В самый разгар первой мировой войны наш полк — 11-й Балканский пехотный, перебросили в горы Кожух-Планина. Там мы заняли позиции на линии нынешней греко-югославской границы. Трудно представить себе столь неприглядное и столь безотрадное место, чем хребты этих почти лысых гор. Мы, как каторжники, вырыли два, а кое-где и три ряда окопов. И поскольку лопата то и дело натыкалась на гранит, на личном опыте могу подтвердить, что это действительно самая твердая геологическая скальная порода — ох, как прав был наш учитель географии… Так вот, застряли мы на этой чертовой позиции с тех пор, как война затянулась и из наступательной перешла в позиционную, забились мы, как суслики, в землю, если ее вообще можно назвать землей: зимой там лютые морозы и бушуют вьюги, а летом — невообразимая сырость, от чего ревматизм и ишиас вам обеспечены на всю жизнь.

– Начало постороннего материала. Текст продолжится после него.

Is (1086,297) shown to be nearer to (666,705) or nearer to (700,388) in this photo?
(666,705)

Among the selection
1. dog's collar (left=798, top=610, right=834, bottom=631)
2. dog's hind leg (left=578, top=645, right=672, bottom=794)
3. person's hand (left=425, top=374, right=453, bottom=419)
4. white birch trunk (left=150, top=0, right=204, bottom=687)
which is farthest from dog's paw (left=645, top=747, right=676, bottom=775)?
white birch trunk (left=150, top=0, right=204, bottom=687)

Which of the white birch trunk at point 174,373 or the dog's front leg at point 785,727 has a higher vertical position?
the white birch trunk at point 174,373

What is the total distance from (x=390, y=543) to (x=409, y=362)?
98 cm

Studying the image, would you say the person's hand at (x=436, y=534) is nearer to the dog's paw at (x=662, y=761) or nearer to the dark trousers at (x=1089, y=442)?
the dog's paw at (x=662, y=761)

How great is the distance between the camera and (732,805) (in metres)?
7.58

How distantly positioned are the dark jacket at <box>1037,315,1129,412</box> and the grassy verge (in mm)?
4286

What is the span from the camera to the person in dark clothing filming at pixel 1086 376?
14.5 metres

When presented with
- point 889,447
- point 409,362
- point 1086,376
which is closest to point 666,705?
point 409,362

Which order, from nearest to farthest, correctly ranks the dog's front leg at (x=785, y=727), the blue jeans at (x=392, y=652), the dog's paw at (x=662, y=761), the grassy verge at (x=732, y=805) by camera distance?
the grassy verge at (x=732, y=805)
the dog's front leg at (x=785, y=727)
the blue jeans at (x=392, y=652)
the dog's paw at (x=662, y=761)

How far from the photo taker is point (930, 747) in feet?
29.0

Напротив, примерно в сотне шагов от нас, тоже в граните, но чуть пониже (там хоть кое-где виднелось хилое и невзрачное подобие травы) окопался английский гвардейский Его высочества принца Виндзорского пехотный полк. Только это уже были не те напыщенные англичане в красных парадных мундирах и шапках из медвежьего меха, которых можно увидеть во время смены караула у Букингемского дворца. В окопах сидели такие же, как и мы, страдающие от сырости несчастные, но только в форме зеленого защитного цвета. Правда, разница между нами была, и, надо признать, нам было чему завидовать. У англичан гораздо лучше было с минометами и огнеметами и, что самое главное, жратва у них была намного лучше нашей — тут тебе и колбаса, и консервы, и шоколад, да еще и по сто граммов виски в день в придачу, черт бы их побрал!
Итак, сидим мы друг против друга — зимой по уши в снегу, а весной и осенью — в воде по колено. Эти горы, Кожух-Планина, вероятно, самое мокрое место в Европе. Смотришь, поздней весной в Салоникской долине солнечно, деревья цветут, люди хлеб пекут, а у нас — дождь и слякоть, портянки негде высушить. От безмерной скуки, от безделья, кажется, сгнием. Потому разок-другой стрельнем или бросим парочку гранат (война как-никак!) да и не мешало усладить слух начальству, тем более что оно (и наше, и противника) призывало воевать беспощадно, до полной победы.
Я, подпоручик Петр Димитров Димитров (Незнакомовым я стал намного позже, а там, в окопах, мне и в голову не приходило, что в один прекрасный день я стану зарабатывать на хлеб литературой), был молод. Осенью 1916 года после окончания школы офицеров запаса в софийском предместье Княжево меня произвели в унтер-офицеры, перед нами — пушечным мясом, предназначенном для фронта, с пламенной речью, изобилующей громкими прилагательными, выступил генерал, и затем кого отправили на север в Румынию, кого — на юг в Македонию, а я, уж такова моя судьба, попал в горы Кожух-Планина, на вершину с отметкой 2091 метр над уровнем моря. И вот уже год, как мы перестреливаемся с англичанами, а когда и это надоедает, обмениваемся ругательствами. Наши ребята выучили несколько английских ругательств, да и противник не оставался в долгу. Часто с той стороны доносилась брань, вроде мать вашу болгарскую так-перетак и тому подобное…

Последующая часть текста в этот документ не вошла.